What makes a child’s game? What does the line between play and the rest of life look like? Is it crossed with the flick and tremble of an excited eye? Or the sound of laughter?

Sami observed his three boys, trying to pinpoint the moment when their game had started. When the switch from boredom to delight had occurred.

This latest chapter of play saw Ameen, Sami’s eldest, take the role of protagonist. He had found some cardboard boxes and – with the help of his brothers – these were now makeshift guns and body armour. Props for a three-way shoot-out around the burnt shell of a Toyota pick up.

Sami was watching from the first-floor balcony overlooking the grey street where his children played. The scene’s only colour came from the gaiety in the boys’ shrieks.

Their sound effects were disturbingly accurate. They didn’t have to think hard to remember the sound a weapon made. It was jarring to hear alongside their laughter and gleeful cries.

The subject of their game was unsurprising. They were playing from memory. Fighting and war for the children of Raqqa in 2018 had replaced the football and tag of its previous generations.

Did it matter what they played?
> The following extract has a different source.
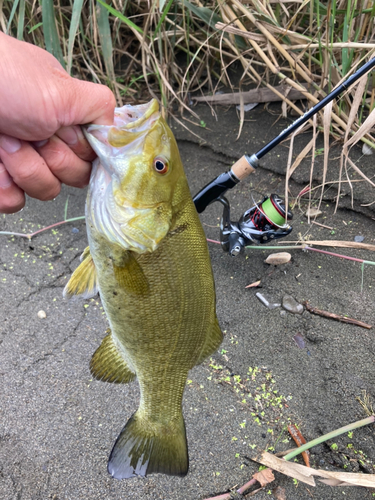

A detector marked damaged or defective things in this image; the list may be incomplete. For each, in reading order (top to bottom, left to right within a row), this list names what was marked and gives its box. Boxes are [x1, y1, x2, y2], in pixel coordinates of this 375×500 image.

cracked pavement [0, 103, 375, 498]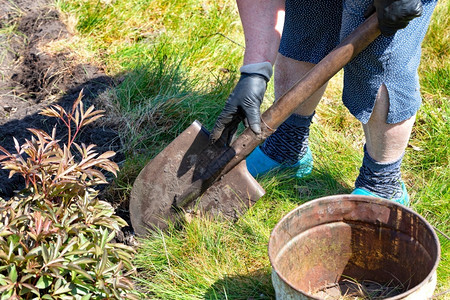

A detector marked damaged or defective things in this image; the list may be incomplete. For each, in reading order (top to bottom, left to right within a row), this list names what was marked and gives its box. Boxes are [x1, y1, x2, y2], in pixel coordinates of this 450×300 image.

rusty metal bucket [268, 196, 442, 298]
In that moment they were just as happy as 7-year-old Sami had been when sandaled feet scampered after a punctured ball.

Perhaps this helped them process what was going on around them every day. Perhaps it was good for them to acknowledge their experiences. Perhaps it even preserved a fragment of a normal childhood. A commodity in scarce supply during the boys’ lives so far.
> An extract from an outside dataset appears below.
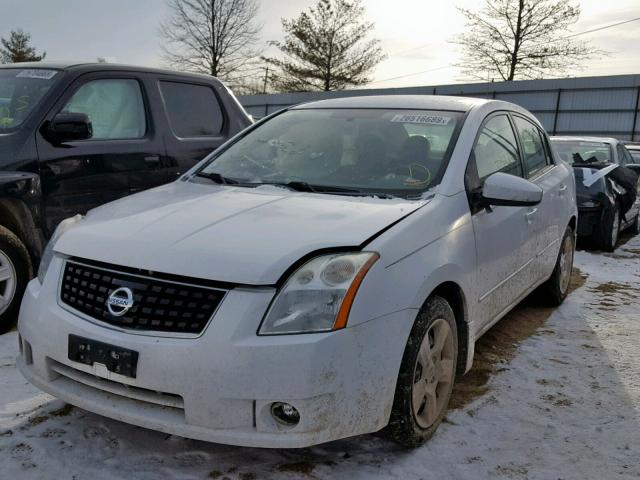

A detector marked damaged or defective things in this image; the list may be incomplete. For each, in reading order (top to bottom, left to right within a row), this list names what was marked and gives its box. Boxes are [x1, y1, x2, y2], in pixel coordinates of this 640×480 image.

To Sami, though, these thoughts felt like weak attempts to assuage his parental guilt. The game seemed like an accusatory finger, condemning him as the guilty party in the violation of his boys’ innocence.

‘Look’, it appeared to say. ‘Look at the existence you’ve managed to provide them. This is their life in reply. And it’s all on you’.

The game ended, with faulty equipment to blame. The flimsy cardboard lasted barely ten minutes under the exuberant examination the boys had subjected it to.

And with that they crossed back over the line; they left to play and resumed the rest of their life.

Sami was relieved. The game had magnified his guilt and its cessation alleviated that. But only a little.

There was no true escape from it. –

This was inspired by a photo in Saturday’s paper. I’ll bring it into school. It’s fair to say it has stayed with me. It’s worth seeing.